# [提供資料]
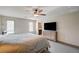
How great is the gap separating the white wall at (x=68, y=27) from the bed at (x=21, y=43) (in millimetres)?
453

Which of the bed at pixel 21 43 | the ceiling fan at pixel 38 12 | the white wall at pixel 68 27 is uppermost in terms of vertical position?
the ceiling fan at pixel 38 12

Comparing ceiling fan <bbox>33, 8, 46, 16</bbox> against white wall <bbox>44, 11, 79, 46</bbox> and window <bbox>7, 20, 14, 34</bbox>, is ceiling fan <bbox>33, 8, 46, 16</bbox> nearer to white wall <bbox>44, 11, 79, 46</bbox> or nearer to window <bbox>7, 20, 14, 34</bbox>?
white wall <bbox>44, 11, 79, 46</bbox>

==

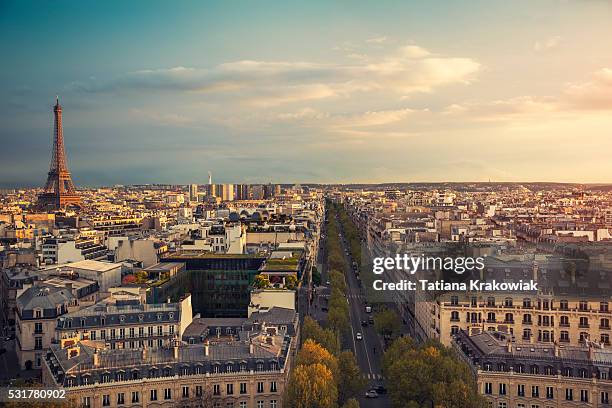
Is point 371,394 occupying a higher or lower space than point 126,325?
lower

---

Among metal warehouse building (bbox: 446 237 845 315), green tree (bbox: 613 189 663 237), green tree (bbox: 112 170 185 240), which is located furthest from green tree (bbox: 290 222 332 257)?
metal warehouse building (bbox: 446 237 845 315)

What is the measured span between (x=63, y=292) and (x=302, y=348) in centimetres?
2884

# [やること]
上の記録から、文字列「warehouse」を含む行をすべて抜き出して示すこと。

# [作業結果]
Among metal warehouse building (bbox: 446 237 845 315), green tree (bbox: 613 189 663 237), green tree (bbox: 112 170 185 240), which is located furthest from green tree (bbox: 290 222 332 257)?
metal warehouse building (bbox: 446 237 845 315)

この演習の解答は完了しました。